---------- Sezione del documento ----------

Rivoluzione teatina. L’Esa Italia Chieti che farà visita alla Rekico avrà molti volti nuovi rispetto a quella che all’andata vinse 74-69 dopo un supplementare, grazie ad un restyling voluto dalla dirigenza per recuperare il terreno perduto in classifica. Chieti è infatti partita con l’obiettivo di disputare un campionato da protagonista e di salire in A2, ma alcuni passi falsi di troppo la stanno condannando al settimo posto. Per questo motivo ha cambiato molti giocatori e anche l’allenatore, affidando la panchina a Domenico Sorgentone che ha sostituito Piero Coen. Il nuovo assetto ha rinforzato il roster come dimostra anche la vittoria di domenica scorsa contro Piacenza.

Il mercato ha portato dopo poche giornate il playmaker Nicolas Stanic, già presente ad ottobre contro i Raggisolaris, e nelle ultime settimane l’ala Riccardo Pederzini, ad inizio stagione a Jesi, e il play under Giacomo Signorini, free agent che nella scorso campionato era in A2 a Forlì. Hanno salutato la compagnia, il playmaker Alexander Simoncelli, accasatosi a Rimini, l’ala Massimiliano Sanna, andato a Lecco, e il pivot Adama Ba.

I nuovi acquisti hanno arricchito un organico che già non mancava di esperienza e di qualità dove spiccano la guardia Antonio Ruggiero, miglior marcatore dei teatini con 17.6 punti di media, e Nicolas Stanic (13.8 punti) che si alterna in cabina di regia con Davide Meluzzi, un classe ’98 che vanta già una lunga esperienza in B. Nel reparto esterni ci sono anche l’esperto Giacomo Gialloreto e il nuovo arrivato Giacomo Signorini. Sotto canestro non mancano punti e fisicità con Massimo Rezzano (10.6 punti di media) e Riziero Ponziani, ben aiutati dalle ali Riccardo Pederzini (10 punti per lui all’esordio), Gianluca Di Carmine e Nicola Mijatovic (classe 2001)

Completato l’organico teatino gli under Francesco Insegno, guardia classe 2003, e l’ala Giacomo Giannini (2002).

----------

**Da svolgere**:
Prosegui l'articolo sulla squadra di basket dell'Esa Italia Chieti a partire dall'ultima frase riportata. I record sono materiale separato, senza legame con l'articolo.

---------- Voci del dataset ----------

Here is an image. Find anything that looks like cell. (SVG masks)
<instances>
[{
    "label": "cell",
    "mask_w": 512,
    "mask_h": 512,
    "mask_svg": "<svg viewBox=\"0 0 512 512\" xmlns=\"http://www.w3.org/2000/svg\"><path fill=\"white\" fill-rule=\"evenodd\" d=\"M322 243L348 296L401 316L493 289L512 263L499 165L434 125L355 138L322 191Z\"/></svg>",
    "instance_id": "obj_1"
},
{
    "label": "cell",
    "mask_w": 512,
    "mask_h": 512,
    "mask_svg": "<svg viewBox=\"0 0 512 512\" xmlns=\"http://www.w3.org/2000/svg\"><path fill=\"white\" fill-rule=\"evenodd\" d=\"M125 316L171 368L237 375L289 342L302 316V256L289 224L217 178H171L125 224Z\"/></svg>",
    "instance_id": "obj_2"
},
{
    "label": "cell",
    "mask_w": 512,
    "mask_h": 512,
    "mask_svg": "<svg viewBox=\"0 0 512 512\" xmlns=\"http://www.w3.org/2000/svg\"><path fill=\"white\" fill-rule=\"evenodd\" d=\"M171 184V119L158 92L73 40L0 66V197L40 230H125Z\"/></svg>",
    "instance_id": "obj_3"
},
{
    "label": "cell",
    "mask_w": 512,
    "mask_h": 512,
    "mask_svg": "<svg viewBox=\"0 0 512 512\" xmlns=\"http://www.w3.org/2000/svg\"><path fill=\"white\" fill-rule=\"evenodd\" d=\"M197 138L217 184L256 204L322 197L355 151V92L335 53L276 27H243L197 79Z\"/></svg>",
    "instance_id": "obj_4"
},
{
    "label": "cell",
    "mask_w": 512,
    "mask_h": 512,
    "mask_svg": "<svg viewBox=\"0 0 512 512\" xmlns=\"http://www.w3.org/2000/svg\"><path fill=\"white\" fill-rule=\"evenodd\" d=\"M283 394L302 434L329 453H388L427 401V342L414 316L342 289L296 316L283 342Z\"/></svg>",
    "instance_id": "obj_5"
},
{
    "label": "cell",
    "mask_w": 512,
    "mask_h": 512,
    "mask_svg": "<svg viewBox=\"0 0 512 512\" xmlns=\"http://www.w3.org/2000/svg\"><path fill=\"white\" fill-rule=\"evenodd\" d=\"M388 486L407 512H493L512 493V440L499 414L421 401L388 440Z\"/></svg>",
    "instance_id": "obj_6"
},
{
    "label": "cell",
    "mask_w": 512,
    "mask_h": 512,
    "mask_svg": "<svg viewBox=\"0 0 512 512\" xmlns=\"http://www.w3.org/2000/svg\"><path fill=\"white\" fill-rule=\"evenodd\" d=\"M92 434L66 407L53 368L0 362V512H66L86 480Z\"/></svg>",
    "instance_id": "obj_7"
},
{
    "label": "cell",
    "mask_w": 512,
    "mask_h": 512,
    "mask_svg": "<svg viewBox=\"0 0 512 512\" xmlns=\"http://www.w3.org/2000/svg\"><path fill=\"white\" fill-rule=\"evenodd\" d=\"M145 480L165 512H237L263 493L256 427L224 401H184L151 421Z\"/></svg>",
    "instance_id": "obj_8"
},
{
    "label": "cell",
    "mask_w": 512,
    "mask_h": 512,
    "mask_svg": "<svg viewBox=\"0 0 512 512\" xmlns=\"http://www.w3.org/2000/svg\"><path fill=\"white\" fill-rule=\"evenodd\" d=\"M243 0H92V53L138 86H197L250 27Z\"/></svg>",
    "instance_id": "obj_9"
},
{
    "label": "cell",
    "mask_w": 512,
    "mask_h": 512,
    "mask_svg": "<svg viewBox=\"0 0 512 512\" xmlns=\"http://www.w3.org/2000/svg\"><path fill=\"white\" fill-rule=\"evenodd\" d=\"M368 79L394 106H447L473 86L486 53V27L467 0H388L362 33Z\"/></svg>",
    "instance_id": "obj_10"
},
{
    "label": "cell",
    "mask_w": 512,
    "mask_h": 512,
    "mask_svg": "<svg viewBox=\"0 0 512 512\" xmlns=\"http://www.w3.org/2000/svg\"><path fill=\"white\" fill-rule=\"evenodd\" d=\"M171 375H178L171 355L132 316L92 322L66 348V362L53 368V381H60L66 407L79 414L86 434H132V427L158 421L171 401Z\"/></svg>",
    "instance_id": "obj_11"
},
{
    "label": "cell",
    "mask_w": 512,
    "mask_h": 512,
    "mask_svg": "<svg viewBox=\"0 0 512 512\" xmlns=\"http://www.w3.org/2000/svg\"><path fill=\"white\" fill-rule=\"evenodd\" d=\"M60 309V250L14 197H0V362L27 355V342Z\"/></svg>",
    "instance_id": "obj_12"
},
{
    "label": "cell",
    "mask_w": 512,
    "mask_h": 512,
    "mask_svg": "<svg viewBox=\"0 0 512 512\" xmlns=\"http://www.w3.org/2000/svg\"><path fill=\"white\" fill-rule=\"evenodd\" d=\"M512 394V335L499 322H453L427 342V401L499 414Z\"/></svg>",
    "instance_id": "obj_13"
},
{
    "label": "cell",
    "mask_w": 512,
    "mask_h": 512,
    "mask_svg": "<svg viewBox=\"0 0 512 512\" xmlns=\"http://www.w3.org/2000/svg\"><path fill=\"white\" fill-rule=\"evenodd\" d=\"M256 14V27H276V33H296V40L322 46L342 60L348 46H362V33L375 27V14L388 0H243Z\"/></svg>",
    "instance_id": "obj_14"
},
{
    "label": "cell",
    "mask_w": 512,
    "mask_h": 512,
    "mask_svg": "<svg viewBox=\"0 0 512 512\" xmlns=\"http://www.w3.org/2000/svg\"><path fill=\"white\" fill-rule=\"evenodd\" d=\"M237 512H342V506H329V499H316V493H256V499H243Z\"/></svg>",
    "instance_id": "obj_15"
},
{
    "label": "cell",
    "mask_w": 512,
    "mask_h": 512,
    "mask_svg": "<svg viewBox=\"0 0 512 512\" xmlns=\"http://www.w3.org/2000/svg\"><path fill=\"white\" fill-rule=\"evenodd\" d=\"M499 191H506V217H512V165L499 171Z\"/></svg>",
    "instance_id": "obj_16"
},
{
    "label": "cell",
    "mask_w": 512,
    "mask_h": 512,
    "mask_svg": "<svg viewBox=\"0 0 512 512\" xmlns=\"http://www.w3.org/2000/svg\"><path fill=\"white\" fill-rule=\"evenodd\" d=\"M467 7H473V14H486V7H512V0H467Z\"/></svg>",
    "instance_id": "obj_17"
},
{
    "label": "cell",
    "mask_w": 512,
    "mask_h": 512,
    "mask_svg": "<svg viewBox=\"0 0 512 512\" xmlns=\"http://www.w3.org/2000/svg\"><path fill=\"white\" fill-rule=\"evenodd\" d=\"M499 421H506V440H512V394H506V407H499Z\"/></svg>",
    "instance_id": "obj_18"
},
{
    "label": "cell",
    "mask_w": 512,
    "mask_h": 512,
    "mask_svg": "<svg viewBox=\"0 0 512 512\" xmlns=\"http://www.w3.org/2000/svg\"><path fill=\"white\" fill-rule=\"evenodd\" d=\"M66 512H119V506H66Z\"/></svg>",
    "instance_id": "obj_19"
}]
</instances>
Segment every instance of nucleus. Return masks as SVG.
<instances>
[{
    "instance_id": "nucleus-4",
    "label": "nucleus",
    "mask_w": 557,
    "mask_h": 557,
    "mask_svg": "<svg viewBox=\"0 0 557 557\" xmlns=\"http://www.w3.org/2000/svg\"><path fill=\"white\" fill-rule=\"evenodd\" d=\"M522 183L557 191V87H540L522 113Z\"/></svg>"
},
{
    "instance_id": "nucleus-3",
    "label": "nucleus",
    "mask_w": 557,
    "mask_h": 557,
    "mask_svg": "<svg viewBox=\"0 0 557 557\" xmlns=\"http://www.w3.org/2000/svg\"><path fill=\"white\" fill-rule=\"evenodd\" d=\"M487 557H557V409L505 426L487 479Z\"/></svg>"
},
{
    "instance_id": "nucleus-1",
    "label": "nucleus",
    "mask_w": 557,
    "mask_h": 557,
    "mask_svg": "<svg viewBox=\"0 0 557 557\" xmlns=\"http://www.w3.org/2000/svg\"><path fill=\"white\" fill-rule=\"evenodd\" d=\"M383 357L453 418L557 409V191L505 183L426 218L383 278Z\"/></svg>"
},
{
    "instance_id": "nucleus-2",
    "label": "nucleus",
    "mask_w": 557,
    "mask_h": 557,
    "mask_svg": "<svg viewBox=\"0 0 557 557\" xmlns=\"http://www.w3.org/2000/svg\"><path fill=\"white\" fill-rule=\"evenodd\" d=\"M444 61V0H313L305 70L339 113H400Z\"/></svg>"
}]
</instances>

----------

**Risposta al compito**:
IL PREPARTITA

“Dobbiamo ritrovare la nostra identità difensiva se vogliamo tenere testa a Chieti – sottolinea coach Massimo Friso -, una squadra alla ricerca di equilibri tattici, ma con tanto talento. A Cento abbiamo dimostrato che se non difendiamo, di conseguenza l’attacco non produce punti, perché ci viene a mancare la fiducia. Quella di domenica scorsa è stata una partita non bene interpretata e che purtroppo abbiamo affrontato non al completo dopo una settimana in cui ci eravamo allenati sempre a ranghi ridotti. Questo non toglie che dovevamo essere più determinati e quindi contro Chieti mi aspetto una reazione”.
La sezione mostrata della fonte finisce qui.